|

Eşitlik mi, Farklılık mı?

 

 

“Evrensel insanlık, eşitlik ve özgürlük,

haklar ve sorumluluklar gibi idealleri temel alan

evrensel bir toplumsal kimliğin dayanağı var mıdır,

ve özgül farklılıkları bastırmaksızın

bu tür idealleri olumlamak mümkün müdür?

Fatmagül Berktay, Tarihin Cinsiyeti.

 

 

“Fotoğraf Cinsiyetli midir? ya da “Cinsiyet Kimliği İçeren bir Pratik midir?

Fotoğraf cinsiyetsiz olabilir mi? Peki ya bakış?

Fotoğrafın, fotoğrafı yapan tüm değişkenlerle birlikte fotoğrafçısı üzerinden bir cinsiyeti hatta farklı aidiyetleri de yok mudur?

20.yüzyılın ortasına kadar kadın sanatçı sayısı erkeklerin üçte biri olan, kadınların temel kariyerlerinin evlilik olarak görüldüğü bir dünyada geçmişin ve bugünün düzeninin erkek olarak doğma şansına erişmemiş yahut tercih etmeyen herkes için yalnızca sanat alanında değil daha başka yüzlerce alanda da engelleyici, baskıcı, cesaret kırıcı ve ayrımcı olduğunu biliyoruz.

Kadınların ne kadar yetenekli ya da dahi olsalar da, eksik, cılız!!! ve yetersiz görüldüklerini de biliyoruz.

Ve erkeklerle aynı ölçüde yetki ve başarı elde etmelerinin tarih boyunca toplumsal, sosyal ve kurumsal olarak engellenmiş olduğunu da.

Fotoğrafın tarihi de bu engellemelerden ve ayrımcılıklardan payını fazlasıyla almış bir tarihtir.

Kadınların ve işlerinin yüzyıllardır yok sayıldığı bir dünyada kadın fotoğrafçılar olarak duruyor ve işler üretiyor olmak, ayrımcılık değil, görünür olma talebidir.
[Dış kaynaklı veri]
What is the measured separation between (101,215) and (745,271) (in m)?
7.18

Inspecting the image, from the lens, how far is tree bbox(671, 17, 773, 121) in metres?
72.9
Ve bu talep sayılmayan tüm aidiyetler için geçerlidir. Her fotoğrafçı tercih ettiği, taşıdığı aidiyetlerini fotoğrafçılığıyla birlikte anmakta, fotoğrafçılığını bu aidiyetle birlikte yapmakta özgürdür, özgür olmalıdır. Ve bu özgürlük ki, görüntünün öznel bir ima ile (yeniden) inşasında çoğaltan ve katmanlaştıran vazgeçilmez bir unsurdu.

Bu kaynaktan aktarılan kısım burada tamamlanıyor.